Soybeans stand in a field during harvest on a farm in Fairfield County, Ohio. Soybean futures entered a second day of declines after recording the biggest drop since Jan. 21 with a 2.7 percent slump in the last session.

U.S. Stocks

Nine of the 10 main industries in the S&P 500 dropped today, with energy and materials stocks losing at least 1 percent to pace losses. The Chicago Board Options Exchange Volatility Index (VIX), a gauge for U.S. stock volatility, added 4.2 percent to 14.80.

Freeport-McMoRan Copper & Gold Inc. slid 2.1 percent for a fourth day of losses. DuPont Co. fell 2 percent after it said results will be “challenged” by the unusually cold North American winter. McDonald’s Corp. rose 3.8 percent after an executive said the company may look to cut costs and borrow more cash to return to investors.

SET TASK 1: Express the rows from the line with "How far from the camera is (63,56) placed?" through the end of the rows as a two-column CSV with the headers input and output. Each line holds the row's text in one quoted input field and its answer in one quoted output field, with line breaks turned into spaces.
The market news passage and the rows are separate, unrelated material.

Stored items from a collection:
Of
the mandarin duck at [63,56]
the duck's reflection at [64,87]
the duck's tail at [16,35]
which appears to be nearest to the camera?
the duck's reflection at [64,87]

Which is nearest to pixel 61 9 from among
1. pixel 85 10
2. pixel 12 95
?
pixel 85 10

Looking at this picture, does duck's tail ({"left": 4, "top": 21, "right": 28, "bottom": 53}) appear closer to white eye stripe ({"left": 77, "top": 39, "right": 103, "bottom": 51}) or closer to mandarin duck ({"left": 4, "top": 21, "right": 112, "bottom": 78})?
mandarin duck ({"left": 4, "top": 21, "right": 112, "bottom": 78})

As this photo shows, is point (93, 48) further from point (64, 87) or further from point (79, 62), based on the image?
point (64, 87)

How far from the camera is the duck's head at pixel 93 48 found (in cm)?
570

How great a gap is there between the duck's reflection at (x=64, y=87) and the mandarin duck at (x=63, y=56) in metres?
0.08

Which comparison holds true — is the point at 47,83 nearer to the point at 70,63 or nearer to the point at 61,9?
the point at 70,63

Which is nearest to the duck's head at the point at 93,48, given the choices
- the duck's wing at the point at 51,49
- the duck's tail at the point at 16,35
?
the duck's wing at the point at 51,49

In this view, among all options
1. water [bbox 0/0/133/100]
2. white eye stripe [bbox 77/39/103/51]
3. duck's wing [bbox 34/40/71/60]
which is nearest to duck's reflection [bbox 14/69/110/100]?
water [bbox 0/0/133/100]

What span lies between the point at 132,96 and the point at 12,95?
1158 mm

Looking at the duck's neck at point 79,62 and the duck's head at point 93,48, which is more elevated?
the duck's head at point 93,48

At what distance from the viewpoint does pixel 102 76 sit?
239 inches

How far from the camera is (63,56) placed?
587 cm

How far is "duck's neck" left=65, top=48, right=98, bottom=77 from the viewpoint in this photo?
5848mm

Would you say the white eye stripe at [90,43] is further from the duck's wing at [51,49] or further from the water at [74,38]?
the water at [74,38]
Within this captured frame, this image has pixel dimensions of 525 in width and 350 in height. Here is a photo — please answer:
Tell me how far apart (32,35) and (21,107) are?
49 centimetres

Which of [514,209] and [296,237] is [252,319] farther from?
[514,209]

SET TASK 2: Continue the market news passage from where it stops.

TASK ANSWER 1:
input,output
"How far from the camera is (63,56) placed?","587 cm"
"How far is ""duck's neck"" left=65, top=48, right=98, bottom=77 from the viewpoint in this photo?","5848mm"
"Would you say the white eye stripe at [90,43] is further from the duck's wing at [51,49] or further from the water at [74,38]?","the water at [74,38]"
"Within this captured frame, this image has pixel dimensions of 525 in width and 350 in height. Here is a photo — please answer: Tell me how far apart (32,35) and (21,107) are?","49 centimetres"
"Which of [514,209] and [296,237] is [252,319] farther from?","[514,209]"

TASK ANSWER 2:
The S&P 500 rallied 4.3 percent in February after Federal Reserve Chair Janet Yellen said the economy was strong enough to withstand measured reductions to the central bank’s monthly bond purchases. Three rounds of Fed stimulus have helped push the S&P 500 up 176 percent from a 12-year low, as U.S. equities begin the sixth year of a bull market that started March 9, 2009.

“The equity market is going to make continued progress in a two steps forward, one step back kind of progression,” Jim Russell, who helps oversee $115 billion as a senior equity strategist for U.S. Bank Wealth Management, said by phone. “We’re still evaluating how much of the economic weakness is weather-related and how much of it is legitimate.”

ETF Flows

Investors have added $13.1 billion to U.S. equity exchange-traded funds in the past five days and withdrawn $8.2 billion from bond ETFs, data compiled by Bloomberg show. Real-estate stocks absorbed the most money among industry ETFs, taking in $564 million during the past week.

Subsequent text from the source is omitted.